Дальше все как в тумане. Я мочусь в баночку и переодеваюсь в чудной халат в комнате для осмотра. Появляется пожилой доктор Хилл и сообщает мне, что я не беременна. После чего дает мне упаковку противозачаточных, проводит осмотр моей груди и ряд манипуляций с моим влагалищем.
Когда я, наконец, оказываюсь в своем автомобиле, в моей голове творится полный беспорядок. Куда мне идти? Как поступить дальше?
Вцепившись в руль, судорожно ищу решение. Если поеду к Эмерику, это вовсе не значит, что я делаю это от отчаяния или необходимости. В любой момент могу вернуться домой и начать все сначала.
В конце концов, я никогда не была из тех людей, кто бежит от проблем. Я нуждаюсь в ответах, а получить я их могу лишь в одном месте.
Уже спустя несколько минут набираю код на воротах. Пароль, который Эмерик позволил придумать мне самостоятельно. Затем припарковываюсь возле спортивного автомобиля и вхожу в дом с заднего двора.
Шуберт встречает меня у порога, мурлыча и кружа у моих ног. Я беру его на руки и улавливаю приглушенную мелодию пианино. Он играет?
Я целую кота, опускаю его на землю и следую за звуком по плутающим коридорам.

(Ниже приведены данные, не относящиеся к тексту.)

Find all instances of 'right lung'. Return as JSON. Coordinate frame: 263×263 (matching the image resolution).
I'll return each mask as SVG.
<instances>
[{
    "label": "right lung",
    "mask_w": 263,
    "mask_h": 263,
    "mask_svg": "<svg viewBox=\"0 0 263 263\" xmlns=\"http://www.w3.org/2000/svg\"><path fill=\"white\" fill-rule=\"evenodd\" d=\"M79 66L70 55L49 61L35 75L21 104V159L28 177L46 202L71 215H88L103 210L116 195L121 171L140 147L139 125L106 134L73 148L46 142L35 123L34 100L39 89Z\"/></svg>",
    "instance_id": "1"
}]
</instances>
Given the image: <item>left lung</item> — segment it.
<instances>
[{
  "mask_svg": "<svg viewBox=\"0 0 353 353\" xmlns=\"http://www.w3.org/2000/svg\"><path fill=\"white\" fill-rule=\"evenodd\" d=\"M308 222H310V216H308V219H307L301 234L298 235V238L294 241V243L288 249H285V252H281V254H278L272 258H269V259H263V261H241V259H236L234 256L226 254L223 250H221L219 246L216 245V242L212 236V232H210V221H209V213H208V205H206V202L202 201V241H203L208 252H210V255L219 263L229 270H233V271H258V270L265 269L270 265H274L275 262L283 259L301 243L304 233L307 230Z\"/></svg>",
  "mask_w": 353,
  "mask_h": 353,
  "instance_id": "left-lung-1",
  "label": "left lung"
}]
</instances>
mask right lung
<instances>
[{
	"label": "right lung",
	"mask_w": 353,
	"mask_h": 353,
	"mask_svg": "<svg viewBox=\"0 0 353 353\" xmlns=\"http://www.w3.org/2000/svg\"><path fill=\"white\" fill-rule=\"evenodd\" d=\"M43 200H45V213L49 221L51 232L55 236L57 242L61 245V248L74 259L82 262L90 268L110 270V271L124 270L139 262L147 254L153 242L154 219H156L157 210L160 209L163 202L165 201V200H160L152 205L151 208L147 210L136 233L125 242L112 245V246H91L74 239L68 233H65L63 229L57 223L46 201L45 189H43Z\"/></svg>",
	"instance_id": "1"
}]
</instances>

Несколько раз я заглядывала в его музыкальную обитель, издали восхищалась Фазиоли, но никогда не заходила туда. Я верила, что он сам пригласит меня туда, как только его руки заживут. А потом он садился за клавиши и играл что-то невероятно потрясающее, вроде Равеля и его «Гаспара де ля Нюи».
Подойдя ближе, я не слышу ни Равеля, ни Брэмса, ни Листа. Он играет «Металлику».
Я замираю в дверном проеме, словно завороженная, когда знакомая мелодия «Nothing Else Matters» обволакивает меня. Закрыв глаза, Эмерик с умиротворенным выражением лица раскачивается на скамейке всего в нескольких метрах от меня, пока его руки парят над клавишами.
Он преподает в консерватории, но играет метал на фортепиано? Без нотного листа. Лишь виртуозам дано с такой легкостью воспроизводить услышанные ими произведения. Я всецело потрясена и восхищена таким подходом к делу.
Вспомнив о необходимости дышать, набираю в легкие воздух, наполненный его великолепием, энергией и пронзительной вереницей нот.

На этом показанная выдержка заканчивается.